▸ **Problem to work on**: In the email thread about syslog-ng below, what two kinds of systems is syslog-ng said to work great for?

On Tue, 2005-09-27 at 13:05 -0500, Brian Harring wrote:
> On Tue, Sep 27, 2005 at 01:47:49PM -0400, Mike Frysinger wrote:
> > On Tuesday 27 September 2005 01:29 pm, Chris Gianelloni wrote:
> > > On Tue, 2005-09-27 at 11:57 -0500, Brian Harring wrote:
> > > > I'd rather see reasons listed as to why syslog-ng is a superior
> > > > default for users who (most likely) don't care, then "we lack
> > > > /var/log/messages" :)
> > >
> > > Besides the /var/log/messages thing, which I think is a non-argument,
> > > there is syslog-ng's ability to be usable by anyone.  It works great for
> > > servers, it works great for desktops.  It works as a loghost.  It works
> > > for remote logging.  Essentially, it has all of the features that users
> > > would want.  It also has all of the features that administrators would
> > > want.  It is flexible and powerful.

▸ **Given information**:
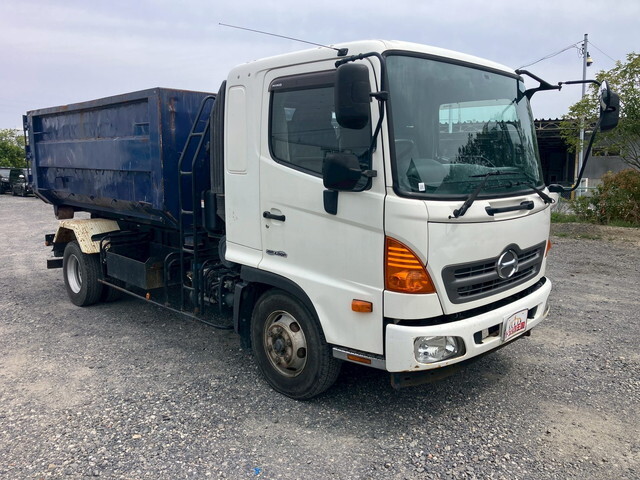 日野レンジャーコンテナ専用車中型（4t）[写真03]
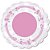 Poli Redondo 68CM Laço Rosa - Pacote com 50 Unidades - Imagem 1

▸ **Response to the task**: Servers and desktops.